#### [Task instructions]
Recast the rows below as a JSON list of strings, with one string per line and blank lines omitted.

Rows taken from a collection
(begin)
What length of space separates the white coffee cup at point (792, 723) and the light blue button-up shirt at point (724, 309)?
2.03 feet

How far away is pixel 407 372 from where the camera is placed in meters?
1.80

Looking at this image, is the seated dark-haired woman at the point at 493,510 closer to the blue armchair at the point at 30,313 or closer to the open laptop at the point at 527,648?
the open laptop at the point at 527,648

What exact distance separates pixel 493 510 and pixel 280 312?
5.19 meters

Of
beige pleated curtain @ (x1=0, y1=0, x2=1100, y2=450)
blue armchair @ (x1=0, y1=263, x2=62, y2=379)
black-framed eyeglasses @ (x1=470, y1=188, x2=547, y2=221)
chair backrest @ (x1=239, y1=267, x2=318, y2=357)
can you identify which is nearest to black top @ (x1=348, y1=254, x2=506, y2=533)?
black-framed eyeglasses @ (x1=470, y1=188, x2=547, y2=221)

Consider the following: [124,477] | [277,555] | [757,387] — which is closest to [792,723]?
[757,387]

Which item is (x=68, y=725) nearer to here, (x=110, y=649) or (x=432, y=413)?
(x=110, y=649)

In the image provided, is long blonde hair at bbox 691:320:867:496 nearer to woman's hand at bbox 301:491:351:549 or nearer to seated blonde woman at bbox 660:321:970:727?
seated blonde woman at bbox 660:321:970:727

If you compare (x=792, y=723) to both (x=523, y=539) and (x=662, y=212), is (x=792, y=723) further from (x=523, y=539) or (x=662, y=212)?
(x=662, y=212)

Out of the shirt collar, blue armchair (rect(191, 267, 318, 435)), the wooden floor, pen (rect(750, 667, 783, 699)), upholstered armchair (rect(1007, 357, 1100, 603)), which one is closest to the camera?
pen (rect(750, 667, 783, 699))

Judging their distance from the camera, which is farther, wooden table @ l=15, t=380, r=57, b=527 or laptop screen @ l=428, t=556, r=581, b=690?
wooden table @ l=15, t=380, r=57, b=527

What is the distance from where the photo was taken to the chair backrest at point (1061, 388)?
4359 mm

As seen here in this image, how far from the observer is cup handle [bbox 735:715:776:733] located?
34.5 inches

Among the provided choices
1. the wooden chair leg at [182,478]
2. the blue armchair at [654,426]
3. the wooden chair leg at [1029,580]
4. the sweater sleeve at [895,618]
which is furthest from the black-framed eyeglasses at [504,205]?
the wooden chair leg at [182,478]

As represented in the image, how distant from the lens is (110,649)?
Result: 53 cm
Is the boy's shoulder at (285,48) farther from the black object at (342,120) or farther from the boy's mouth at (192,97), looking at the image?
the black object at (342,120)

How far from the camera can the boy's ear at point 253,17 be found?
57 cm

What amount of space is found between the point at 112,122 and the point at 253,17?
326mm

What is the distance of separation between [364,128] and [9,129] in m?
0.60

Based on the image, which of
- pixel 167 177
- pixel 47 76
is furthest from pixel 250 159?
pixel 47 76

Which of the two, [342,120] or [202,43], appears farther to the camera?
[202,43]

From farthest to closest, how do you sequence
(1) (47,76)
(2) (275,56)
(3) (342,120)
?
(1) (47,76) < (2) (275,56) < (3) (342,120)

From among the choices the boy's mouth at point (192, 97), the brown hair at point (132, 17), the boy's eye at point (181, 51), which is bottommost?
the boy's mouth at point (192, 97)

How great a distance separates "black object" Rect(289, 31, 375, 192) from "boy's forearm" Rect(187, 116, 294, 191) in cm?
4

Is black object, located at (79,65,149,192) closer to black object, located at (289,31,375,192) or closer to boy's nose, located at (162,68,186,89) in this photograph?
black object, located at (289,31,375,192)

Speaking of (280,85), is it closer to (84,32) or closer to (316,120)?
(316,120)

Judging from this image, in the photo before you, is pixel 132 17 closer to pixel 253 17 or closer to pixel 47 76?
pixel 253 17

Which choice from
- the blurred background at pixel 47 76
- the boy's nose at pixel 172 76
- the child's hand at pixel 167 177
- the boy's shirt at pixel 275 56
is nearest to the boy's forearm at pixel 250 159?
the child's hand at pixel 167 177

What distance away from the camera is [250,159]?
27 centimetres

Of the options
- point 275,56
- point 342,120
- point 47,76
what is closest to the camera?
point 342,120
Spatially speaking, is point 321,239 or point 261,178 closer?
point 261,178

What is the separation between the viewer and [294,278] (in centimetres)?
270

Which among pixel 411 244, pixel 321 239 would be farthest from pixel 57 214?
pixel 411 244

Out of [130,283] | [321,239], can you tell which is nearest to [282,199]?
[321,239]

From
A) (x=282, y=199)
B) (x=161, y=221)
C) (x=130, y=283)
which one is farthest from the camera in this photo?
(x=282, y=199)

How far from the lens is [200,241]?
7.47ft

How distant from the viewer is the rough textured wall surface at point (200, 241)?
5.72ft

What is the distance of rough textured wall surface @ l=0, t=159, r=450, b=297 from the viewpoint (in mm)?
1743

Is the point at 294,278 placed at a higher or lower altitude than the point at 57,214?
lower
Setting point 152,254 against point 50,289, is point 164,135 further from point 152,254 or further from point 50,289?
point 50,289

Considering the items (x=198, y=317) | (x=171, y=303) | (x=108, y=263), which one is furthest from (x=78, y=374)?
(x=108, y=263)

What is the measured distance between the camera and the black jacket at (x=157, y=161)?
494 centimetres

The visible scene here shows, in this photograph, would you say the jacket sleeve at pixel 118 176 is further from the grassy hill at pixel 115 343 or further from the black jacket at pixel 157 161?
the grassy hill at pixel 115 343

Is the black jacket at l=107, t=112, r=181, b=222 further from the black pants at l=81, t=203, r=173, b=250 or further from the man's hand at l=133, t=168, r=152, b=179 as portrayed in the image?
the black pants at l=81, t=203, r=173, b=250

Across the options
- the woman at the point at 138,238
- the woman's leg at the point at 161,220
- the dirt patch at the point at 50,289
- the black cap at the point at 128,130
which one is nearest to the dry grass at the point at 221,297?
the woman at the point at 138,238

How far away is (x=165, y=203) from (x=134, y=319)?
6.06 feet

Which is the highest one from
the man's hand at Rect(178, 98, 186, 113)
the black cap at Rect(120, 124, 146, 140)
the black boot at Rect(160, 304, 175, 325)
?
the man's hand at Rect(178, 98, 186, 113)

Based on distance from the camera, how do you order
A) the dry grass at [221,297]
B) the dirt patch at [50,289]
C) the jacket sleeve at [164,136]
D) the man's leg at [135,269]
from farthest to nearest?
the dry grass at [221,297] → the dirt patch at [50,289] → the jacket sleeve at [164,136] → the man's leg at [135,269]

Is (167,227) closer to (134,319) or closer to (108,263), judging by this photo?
(end)
#### [Solution for this task]
[
  "What length of space separates the white coffee cup at point (792, 723) and the light blue button-up shirt at point (724, 309)?",
  "2.03 feet",
  "How far away is pixel 407 372 from where the camera is placed in meters?",
  "1.80",
  "Looking at this image, is the seated dark-haired woman at the point at 493,510 closer to the blue armchair at the point at 30,313 or closer to the open laptop at the point at 527,648?",
  "the open laptop at the point at 527,648",
  "What exact distance separates pixel 493 510 and pixel 280 312?",
  "5.19 meters",
  "Of",
  "beige pleated curtain @ (x1=0, y1=0, x2=1100, y2=450)",
  "blue armchair @ (x1=0, y1=263, x2=62, y2=379)",
  "black-framed eyeglasses @ (x1=470, y1=188, x2=547, y2=221)",
  "chair backrest @ (x1=239, y1=267, x2=318, y2=357)",
  "can you identify which is nearest to black top @ (x1=348, y1=254, x2=506, y2=533)?",
  "black-framed eyeglasses @ (x1=470, y1=188, x2=547, y2=221)",
  "Consider the following: [124,477] | [277,555] | [757,387] — which is closest to [792,723]?",
  "[757,387]",
  "Which item is (x=68, y=725) nearer to here, (x=110, y=649) or (x=432, y=413)?",
  "(x=110, y=649)",
  "In the image provided, is long blonde hair at bbox 691:320:867:496 nearer to woman's hand at bbox 301:491:351:549 or nearer to seated blonde woman at bbox 660:321:970:727?",
  "seated blonde woman at bbox 660:321:970:727",
  "If you compare (x=792, y=723) to both (x=523, y=539) and (x=662, y=212), is (x=792, y=723) further from (x=523, y=539) or (x=662, y=212)?",
  "(x=662, y=212)",
  "Out of the shirt collar, blue armchair (rect(191, 267, 318, 435)), the wooden floor, pen (rect(750, 667, 783, 699)), upholstered armchair (rect(1007, 357, 1100, 603)), which one is closest to the camera?",
  "pen (rect(750, 667, 783, 699))",
  "Judging their distance from the camera, which is farther, wooden table @ l=15, t=380, r=57, b=527 or laptop screen @ l=428, t=556, r=581, b=690?",
  "wooden table @ l=15, t=380, r=57, b=527",
  "What is the distance from where the photo was taken to the chair backrest at point (1061, 388)?",
  "4359 mm",
  "As seen here in this image, how far from the observer is cup handle [bbox 735:715:776:733] located?",
  "34.5 inches",
  "Among the provided choices",
  "1. the wooden chair leg at [182,478]",
  "2. the blue armchair at [654,426]",
  "3. the wooden chair leg at [1029,580]",
  "4. the sweater sleeve at [895,618]",
  "which is furthest from the black-framed eyeglasses at [504,205]?",
  "the wooden chair leg at [182,478]",
  "As represented in the image, how distant from the lens is (110,649)?",
  "Result: 53 cm",
  "Is the boy's shoulder at (285,48) farther from the black object at (342,120) or farther from the boy's mouth at (192,97), looking at the image?",
  "the black object at (342,120)",
  "How far from the camera can the boy's ear at point 253,17 be found?",
  "57 cm",
  "What amount of space is found between the point at 112,122 and the point at 253,17?",
  "326mm",
  "What is the distance of separation between [364,128] and [9,129] in m?",
  "0.60",
  "Based on the image, which of",
  "- pixel 167 177",
  "- pixel 47 76",
  "is furthest from pixel 250 159?",
  "pixel 47 76",
  "Which of the two, [342,120] or [202,43], appears farther to the camera?",
  "[202,43]",
  "From farthest to closest, how do you sequence",
  "(1) (47,76)",
  "(2) (275,56)",
  "(3) (342,120)",
  "?",
  "(1) (47,76) < (2) (275,56) < (3) (342,120)",
  "From among the choices the boy's mouth at point (192, 97), the brown hair at point (132, 17), the boy's eye at point (181, 51), which is bottommost?",
  "the boy's mouth at point (192, 97)",
  "How great a distance separates \"black object\" Rect(289, 31, 375, 192) from \"boy's forearm\" Rect(187, 116, 294, 191) in cm?",
  "4",
  "Is black object, located at (79,65,149,192) closer to black object, located at (289,31,375,192) or closer to boy's nose, located at (162,68,186,89) in this photograph?",
  "black object, located at (289,31,375,192)",
  "Speaking of (280,85), is it closer to (84,32) or closer to (316,120)?",
  "(316,120)",
  "Judging from this image, in the photo before you, is pixel 132 17 closer to pixel 253 17 or closer to pixel 47 76?",
  "pixel 253 17",
  "Which choice from",
  "- the blurred background at pixel 47 76",
  "- the boy's nose at pixel 172 76",
  "- the child's hand at pixel 167 177",
  "- the boy's shirt at pixel 275 56",
  "is nearest to the boy's forearm at pixel 250 159?",
  "the child's hand at pixel 167 177",
  "What distance away from the camera is [250,159]?",
  "27 centimetres",
  "Of the options",
  "- point 275,56",
  "- point 342,120",
  "- point 47,76",
  "what is closest to the camera?",
  "point 342,120",
  "Spatially speaking, is point 321,239 or point 261,178 closer?",
  "point 261,178",
  "What is the separation between the viewer and [294,278] (in centimetres)?",
  "270",
  "Which among pixel 411 244, pixel 321 239 would be farthest from pixel 57 214?",
  "pixel 411 244",
  "Out of [130,283] | [321,239], can you tell which is nearest to [282,199]?",
  "[321,239]",
  "From",
  "A) (x=282, y=199)",
  "B) (x=161, y=221)",
  "C) (x=130, y=283)",
  "which one is farthest from the camera in this photo?",
  "(x=282, y=199)",
  "How far from the lens is [200,241]?",
  "7.47ft",
  "How distant from the viewer is the rough textured wall surface at point (200, 241)?",
  "5.72ft",
  "What is the distance of rough textured wall surface @ l=0, t=159, r=450, b=297 from the viewpoint (in mm)?",
  "1743",
  "Is the point at 294,278 placed at a higher or lower altitude than the point at 57,214?",
  "lower",
  "Setting point 152,254 against point 50,289, is point 164,135 further from point 152,254 or further from point 50,289?",
  "point 50,289",
  "Considering the items (x=198, y=317) | (x=171, y=303) | (x=108, y=263), which one is furthest from (x=78, y=374)?",
  "(x=108, y=263)",
  "What is the measured distance between the camera and the black jacket at (x=157, y=161)?",
  "494 centimetres",
  "The visible scene here shows, in this photograph, would you say the jacket sleeve at pixel 118 176 is further from the grassy hill at pixel 115 343 or further from the black jacket at pixel 157 161?",
  "the grassy hill at pixel 115 343",
  "Is the black jacket at l=107, t=112, r=181, b=222 further from the black pants at l=81, t=203, r=173, b=250 or further from the man's hand at l=133, t=168, r=152, b=179 as portrayed in the image?",
  "the black pants at l=81, t=203, r=173, b=250",
  "Across the options",
  "- the woman at the point at 138,238",
  "- the woman's leg at the point at 161,220",
  "- the dirt patch at the point at 50,289",
  "- the black cap at the point at 128,130",
  "which one is nearest to the dry grass at the point at 221,297?",
  "the woman at the point at 138,238",
  "How far away is (x=165, y=203) from (x=134, y=319)?",
  "6.06 feet",
  "Which is the highest one from",
  "the man's hand at Rect(178, 98, 186, 113)",
  "the black cap at Rect(120, 124, 146, 140)",
  "the black boot at Rect(160, 304, 175, 325)",
  "?",
  "the man's hand at Rect(178, 98, 186, 113)",
  "Based on distance from the camera, how do you order",
  "A) the dry grass at [221,297]",
  "B) the dirt patch at [50,289]",
  "C) the jacket sleeve at [164,136]",
  "D) the man's leg at [135,269]",
  "from farthest to nearest?",
  "the dry grass at [221,297] → the dirt patch at [50,289] → the jacket sleeve at [164,136] → the man's leg at [135,269]",
  "Is (167,227) closer to (134,319) or closer to (108,263), judging by this photo?"
]